Johnson was a product of the New Deal, a believer in government activism
to solve economic and social problems.
In his early presidency Johnson, going against his Texas
heritage, used his legendary legislative skills to procure passage of historic
civil rights bills that did more to heal the racial wounds of American society
than any president since Lincoln
freed the slaves. Johnson’s Great
Society was a second New Deal, the second greatest expansion of government
social programs in American history, creating government medical insurance for
the elderly and the poor, national aid to poor school districts, great food and
other assistance to those in poverty, and more.
Many blame Johnson for setting in motion large increases in government
spending, but his programs lifted millions out of poverty, provided health care
to millions who would otherwise not have had it, and improved the lives of
millions of poor people and middle class people experiencing temporary economic
hardship. While it has become popular to
criticize the expansion of government in Johnson’s time in the abstract, with a
few exceptions the actual programs created are still hugely popular with the
people.
George W. Bush comes from a different
background and a different generation, and his domestic policies reflect that. His most important domestic priority has been
tax cuts, which have gone disproportionately to the wealthy. The tax cuts are also quite popular. However, compared to Johnson’s programs,
Bush’s impact on domestic policy has been small. He will be forever remembered for his
terrorism war, particularly the Iraq War.
Despite the differences in the men and
their domestic policies, both Johnson and Bush led the U.S.
into disastrous wars, wars of aggression that were not necessary and not right.

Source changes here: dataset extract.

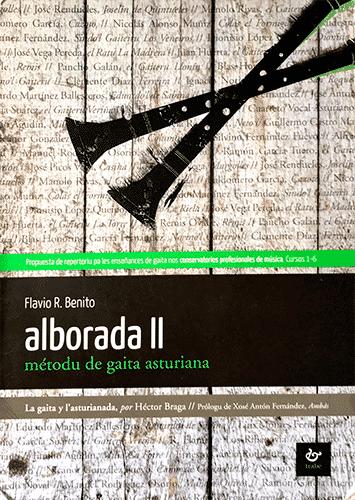 flavio-benito-alborada-gaita-asturiana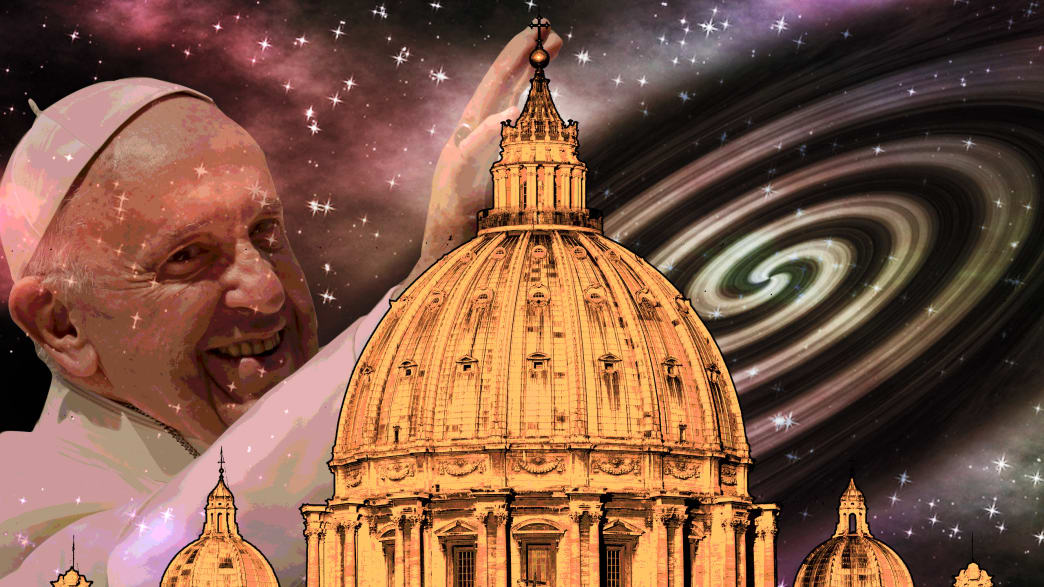 The Vatican Is Looking for God in the Stars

Vietnam and Iraq: Common Threads
There are certain common threads in
the Vietnam and
Iraq Wars. First of all, the reasons
given to the American public and the world for the wars do not fully explain
the decisions to go to war. It is not
just that both missions have failed to accomplish their goals. It is that the justifications for going to
war in the first place have proven to be gross and ultimately transparent
rationalizations.
In Vietnam,
the U.S. was
ostensibly fighting to protect the freedom of the Vietnamese people and keep South
Vietnam from going communist. (Furer, Hunt) However, that is not the way the vast majority
of Vietnamese people saw the American presence.
Vietnam
had been fighting for its freedom from the Chinese, the French, the Japanese,
and the French again before the Americans stepped in as the last in a long line
of foreign forces trying to run Vietnam
from afar. It was actually the United
States that had insisted on the partition of
Vietnam into
southern and northern zones after independence from France
in a vain attempt to rally minority anti-communist forces in the south. It was the United
States that blocked promised elections to
reunify the country because it knew the independence leader, Ho Chi Minh, who
was also a communist, would win. By the
time U.S.
forces began arriving in the hundreds of thousands, to the Vietnamese the U.S.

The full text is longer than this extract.